**SELECTED TEXT:**
Start of Block

Multinational groups of companies (“MGCs”), as defined in Russian law, will face new transfer pricing (“TP”) reporting obligations starting from 2018 in relation to their activities in 2017 (the first reporting period).This change results from a Federal Law* (the “Law”) whose provisions are, to a large extent, based on OECD principles.

The new obligations increase the amount of data on MGCs and their members that will be disclosed to the Russian tax authorities. This may increase the possibility and scope of TP control and corresponding additional tax accruals.

Overview of the three-tier system of TP documentation in Russia

Definition and scope

The three-tier system of TP documentation filing, according to the Law, is meant for Russian taxpayers who form part of an MGC.

An MGC, as defined by the Law, is a group of legal entities and/or foreign structures that are not recognised as legal entities, which are interrelated through participations in the charter capital and/or management control. A group qualifies as an MGC if it meets all of the following conditions simultaneously:

  • it prepares consolidated financial statements in accordance with the accounting legislation or the requirements of any stock exchange applicable to listed companies;
  • it includes at least one Russian tax resident or a foreign company that is subject to taxation in Russia through a permanent establishment; and
  • it includes at least one company that is not recognised as a Russian tax resident or is subject to taxation outside Russia through a permanent establishment.

The new reporting obligations apply to MGCs that have total revenues in excess of RUB 50bn (approx. EUR 72.5m) in a financial year, unless other financial criteria are prescribed by the national legislation in the country of incorporation of their ultimate parent companies. If the ultimate parent company of an MGC is a foreign tax resident, the revenue threshold set by the legislation in the country of incorporation of the ultimate parent company applies instead.

The ultimate parent company is defined as a member of an MGC (i) which directly or indirectly participates in the charter capital of the other participants of the MGC or otherwise controls the other participants, and (ii) its participation share in the MGC is sufficient to include the financial statements of the other members of the MGC in its consolidated financial statements. The two elements of this definition are, in our view, contradictory. This is because exercising control over the other entities in forms other than through participation in charter capital normally does not lead to the obligation to include the financial statements of such “controlled entities” in consolidated financial accounting statements. So far, there is no court practice or other explanation on how to resolve this contradiction.

An authorised representative (the equivalent of Surrogate Parent Entity) is a member of an MGC that is appointed by the ultimate parent company as a unit responsible for filing a country report in the name of the MGC.

Types of reporting

Under the Law, the members of an MGC are obliged to file the following new types of TP reporting:

  • notification of their participation in the charter capital of an MGC;
  • country data, including:
    • CbCR (Country-by-country report);
    • global documentation (Master file); and
    • national documentation (Local file).

End of Block

**DATASET CONTENT:**
Start of Block

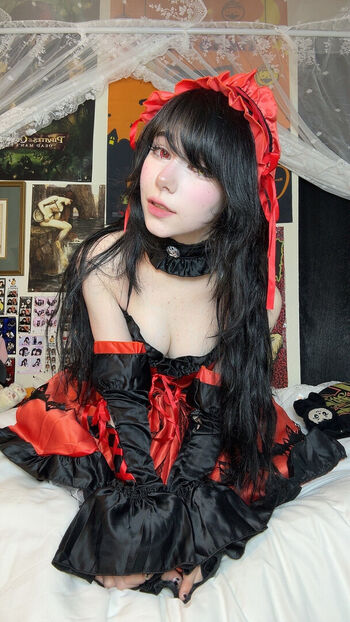 Full leaked Ashisbees page private photo
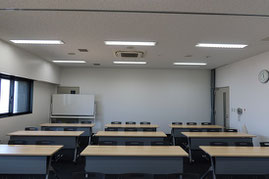 学習室B (定員27名)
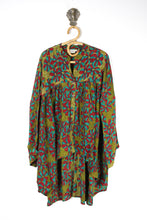 Load image into Gallery viewer, Aquarius Blouse 2XL (15623)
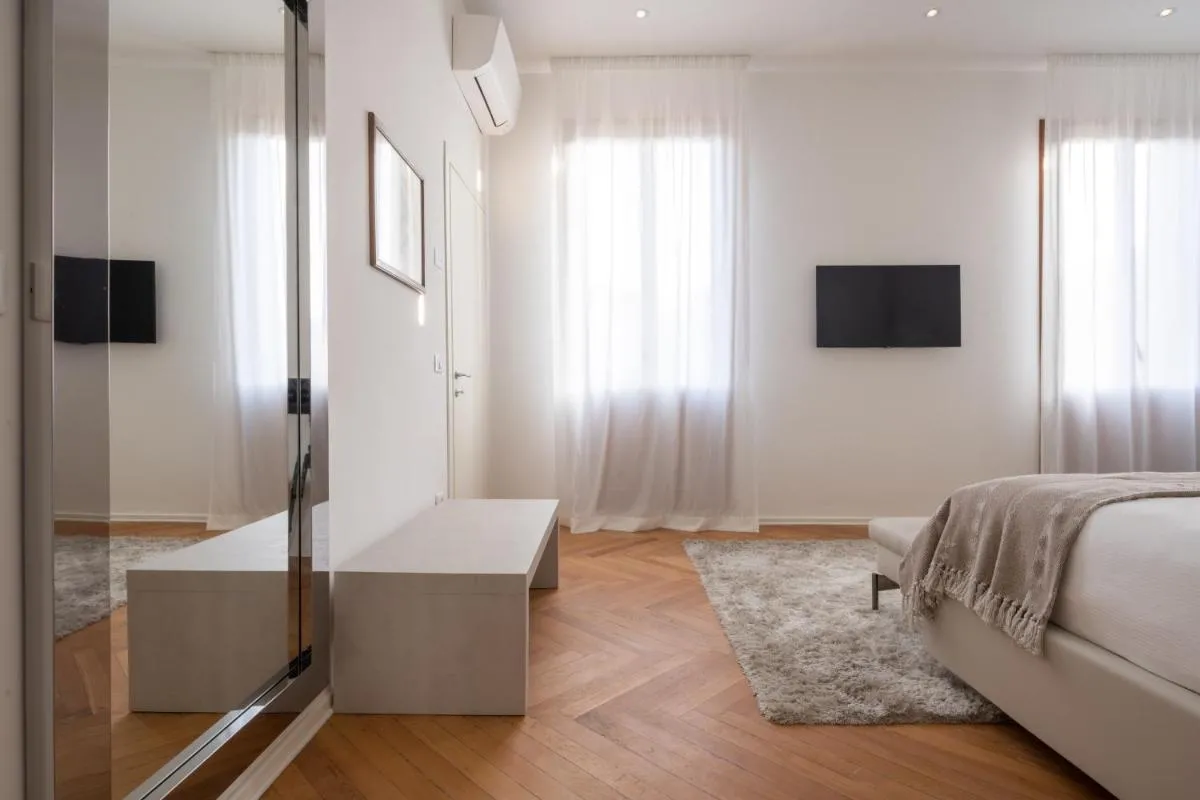 Image 4 of Design Apartment with Balcony on the Grand Canal R&R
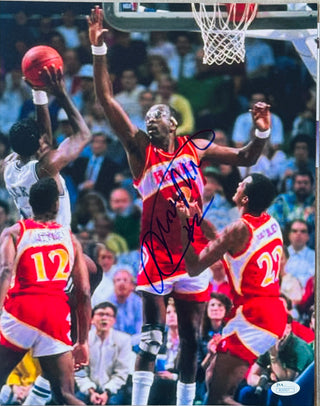 Moses Malone Autographed 11x14 Basketball Photo (JSA)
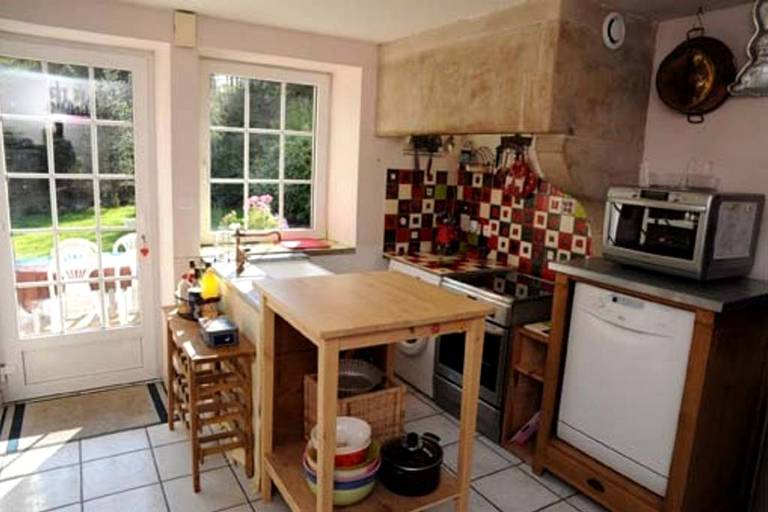 Pet-Friendly Country Cottage Surrounded by Beautiful Gardens in Epinal, France — photo 2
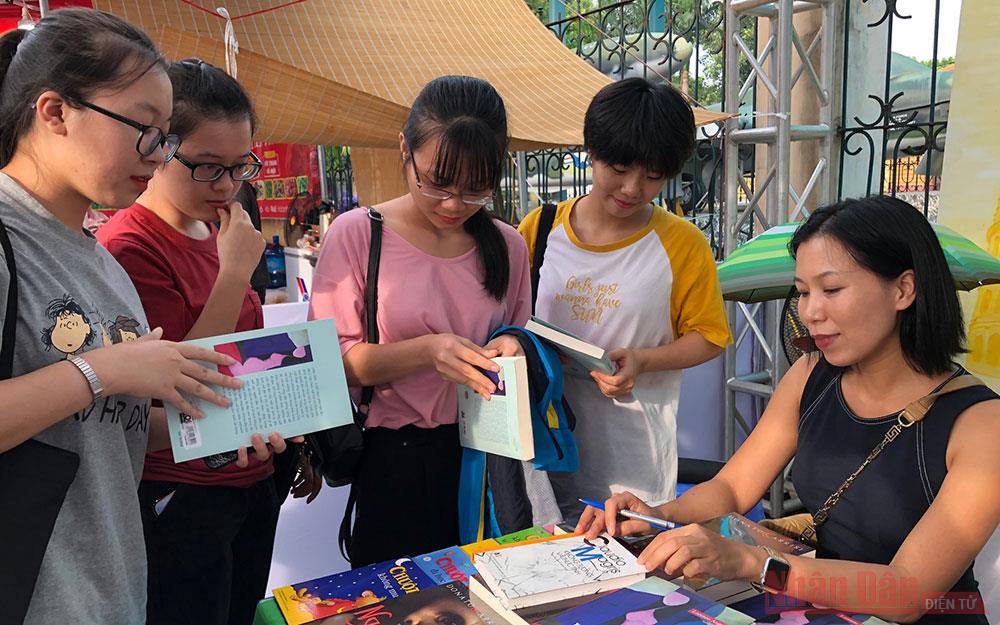 Hàng trăm nghìn bài dự thi Đại sứ Văn hóa đọc
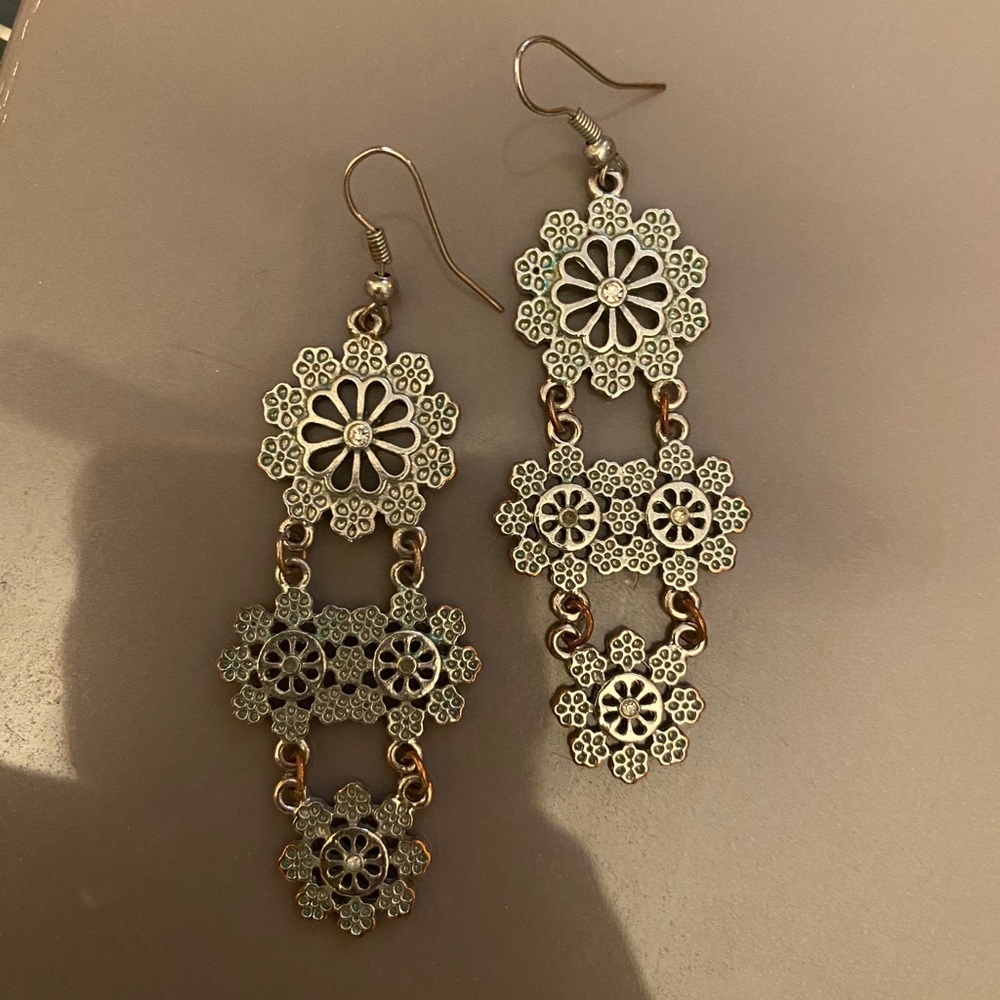 flower dangle earrings
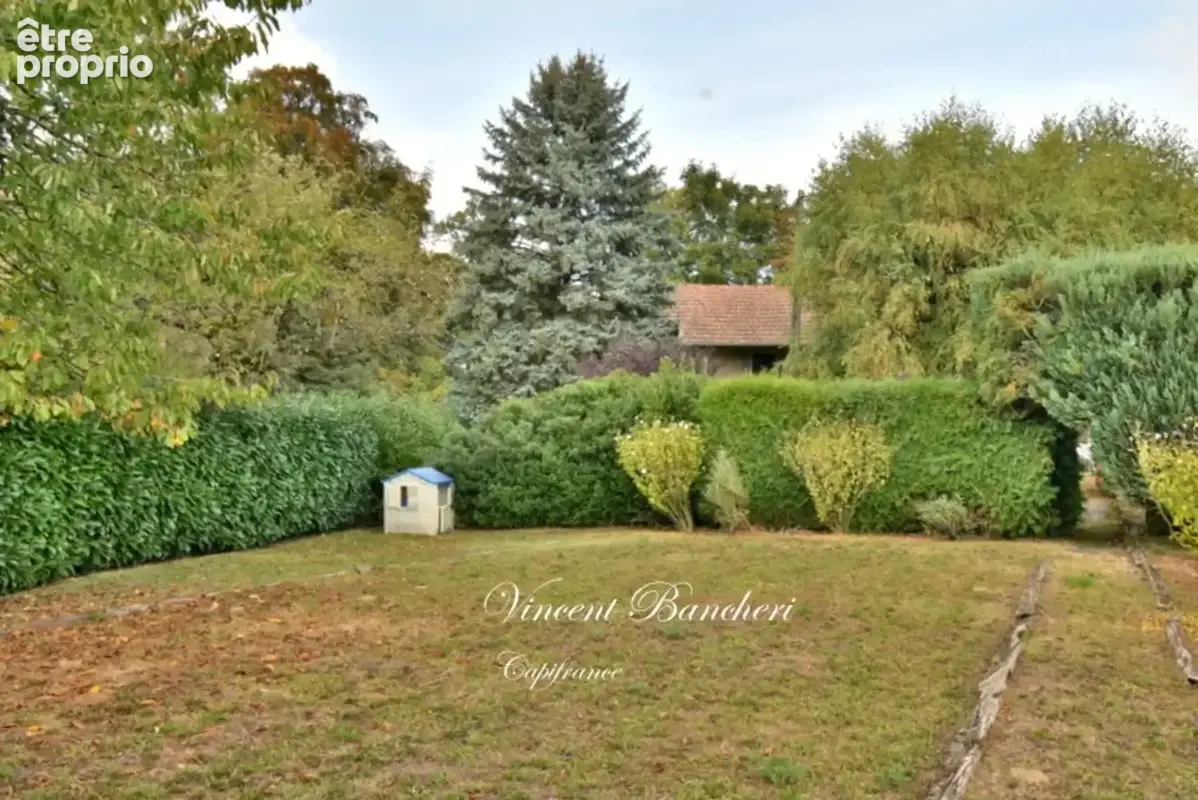 PERS-JUSSY, Maison des années 60 avec beau potentiel dans un environnement calme et champêtre - photo 3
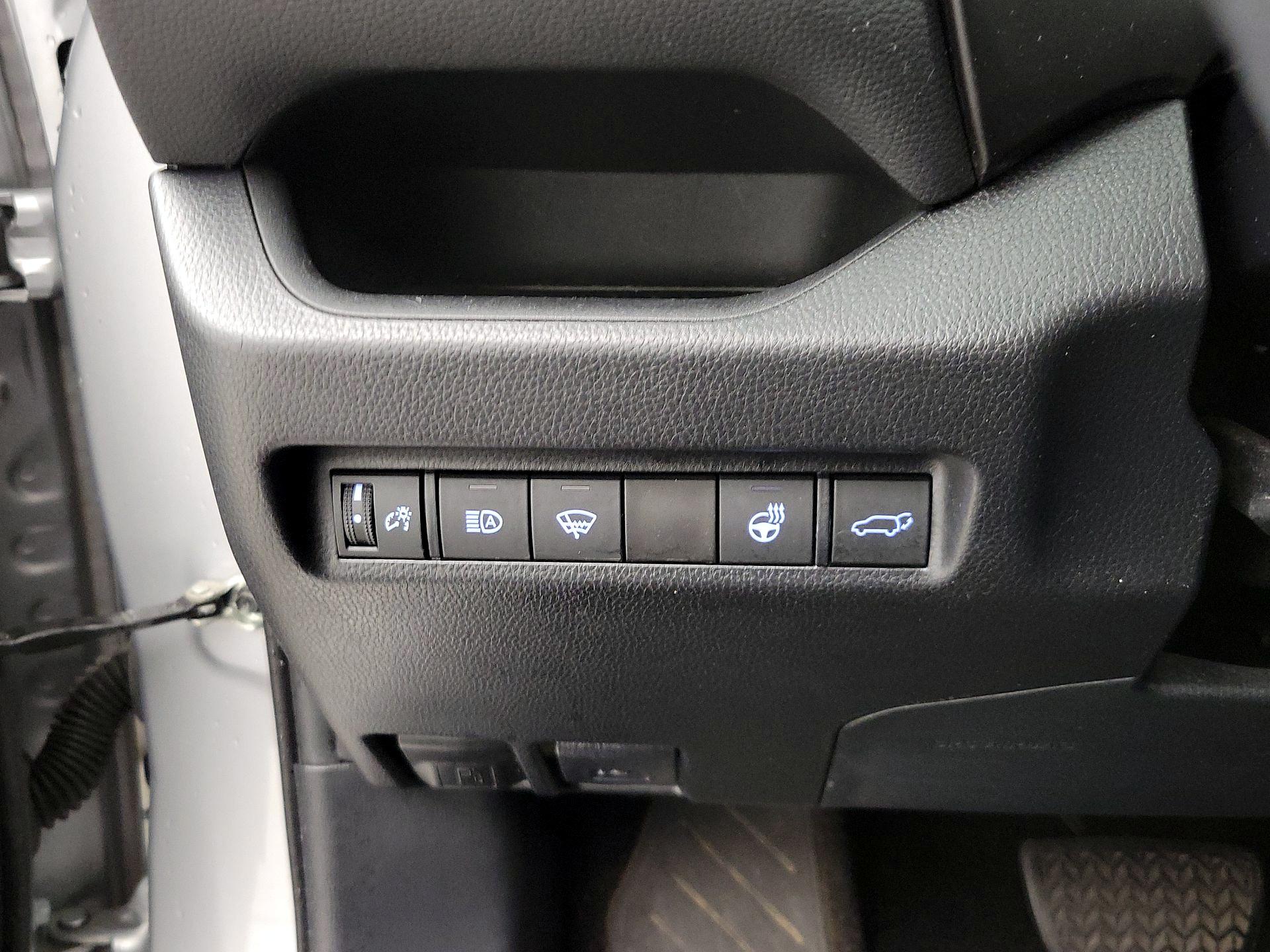 Thumbnail: 2019 Toyota RAV4 - 13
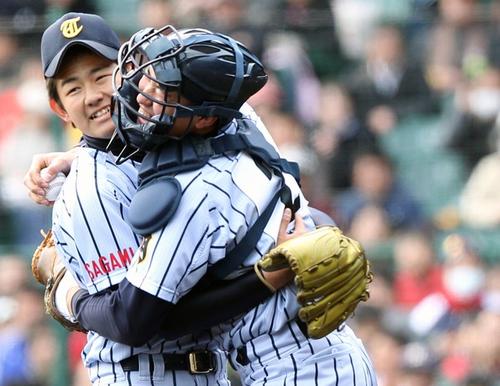 平成23年決勝　東海大相模対九州国際大付　優勝を果たした東海大相模・佐藤大貢（右）は近藤と抱き合って喜ぶ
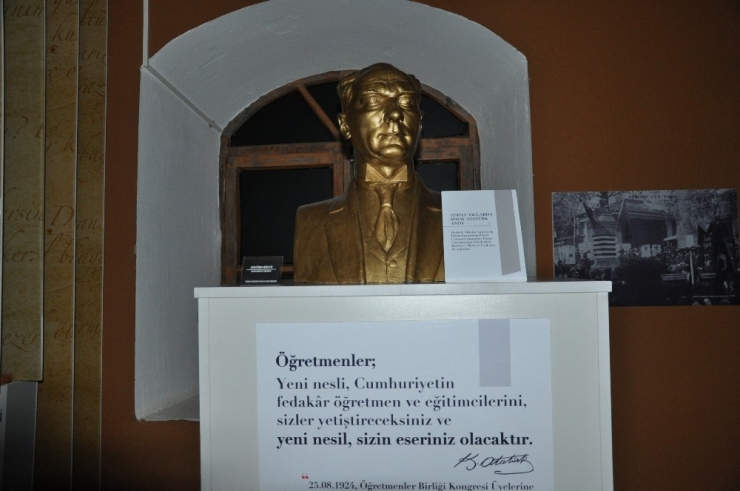 İtalyan Sanatçının 89 Yıllık Atatürk Büstü Müzede Sergileniyor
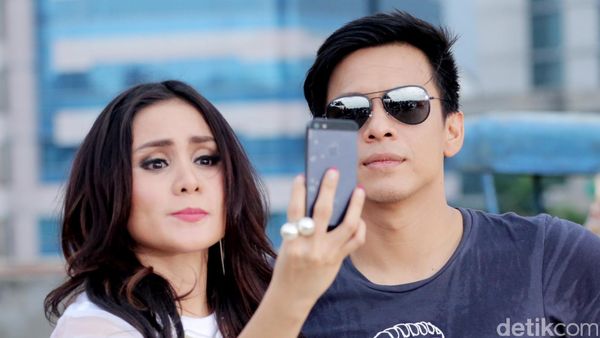 Momo dan Ariel: Selfie Dulu Ah...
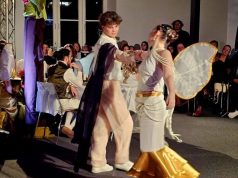 Modenschau und Tea Party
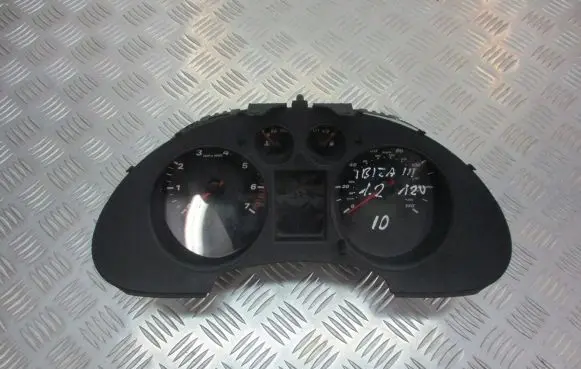 Seat Ibiza III (6L) Speedometer (instrument cluster)
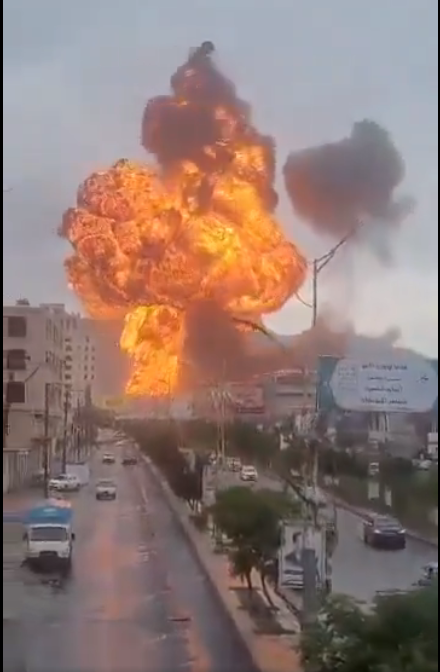 ARABIA SAUDITA BOMBARDEA INSTALACIONES PETROLERAS EN YEMEN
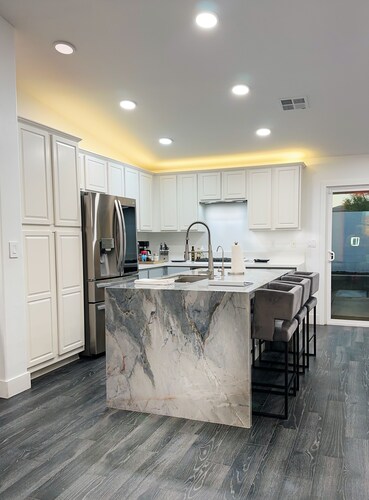 Spacious Gated 3BR w/ Patio & Clubhouse Access, Seven Oaks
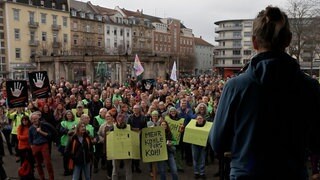 Die Stadt Karlsruhe will vor allem bei Familien und Kultur sparen.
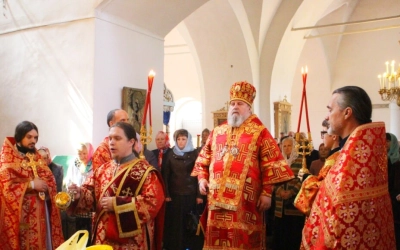 В день Радоницы Епископ Сергий совершил Божественную литургию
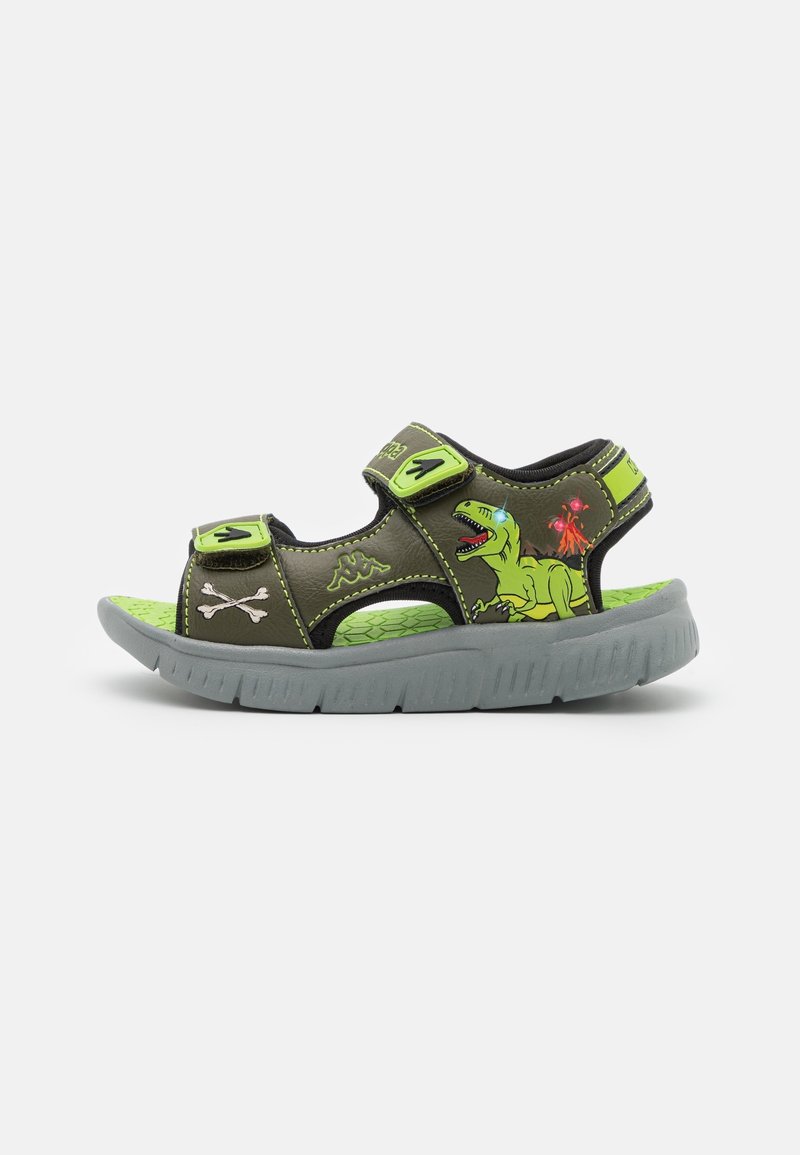 Chanclas verdes y grises con un gráfico de dinosaurio, correas ajustables y suela texturizada. Presenta un diseño de huesos cruzados y detalles en verde vibrante.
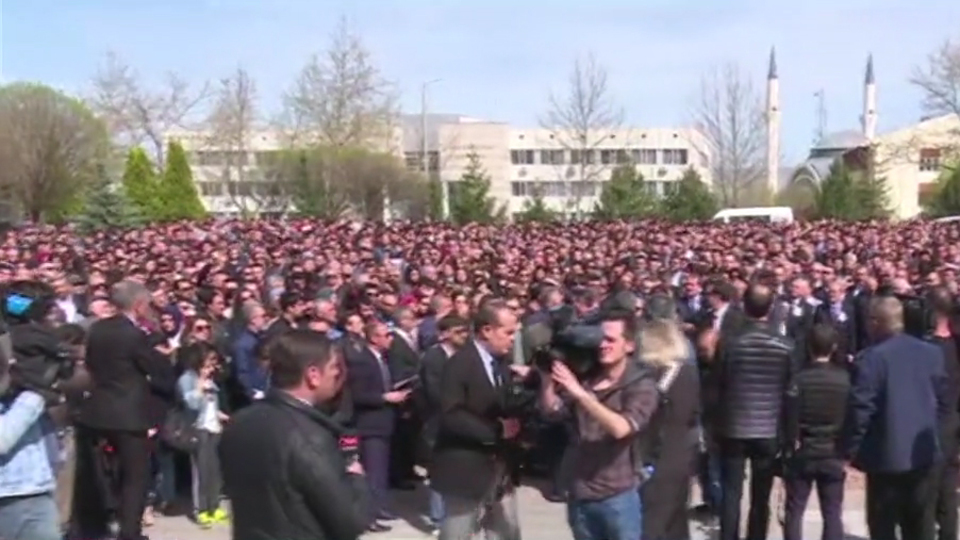 Akademisyenler son yolcukluklarına uğurlandı! Törende gergin anlar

End of Block

**YOUR OBJECTIVE:** Carry on the text about Russia's transfer pricing reporting rules for multinational groups, starting right after its final line. The records were taken from a different source and are unrelated to the text.

**EXPECTED OUTPUT:**
Notification of participation in an MGC

A notification is filed by Russian taxpayers who are members of an MGC in a prescribed form and should contain information on all the taxpayers that are parts of the MGC.

Person responsible for filing the report

The MGC members who are Russian taxpayers

Exemption grounds

If the notification was filed in Russia by the ultimate parent company, the authorised representative or other person bearing such obligations based on the decision of the group

First reporting period

2017 (with an option of voluntary filing for 2016)

Filing terms

Eight months from the end date of the reporting period (i.e. by 31 August 2018 for FY 2017)

Contents and format

Registration data (name, address, tax identification number, etc.) on each taxpayer, ultimate parent company and authorised representative of the MGC, etc.

The notification is filed electronically in a prescribed form.
The notification is filed in Russian language.

Liability for failing to file the relevant report

A RUB 50,000 fine (approx. EUR 725), with a moratorium until 2020

CbCR

A CbCR filing is obligatory in Russia if the ultimate parent company of the MGC is a Russian tax resident, but may in certain cases be requested as well from all the other Russian taxpayers that are parts of the MGC.

The CbCR should reflect a large amount of financial and administrative information on each member of the MGC (both Russian and foreign tax residents).

Person responsible for filing the report

  • The MGC’s ultimate parent company who is a Russian tax resident;
  • an authorised representative, provided such representative is a Russian tax resident; or
  • any member of an MGC who is a Russian tax resident (upon the request of the tax authorities or at the taxpayer’s election).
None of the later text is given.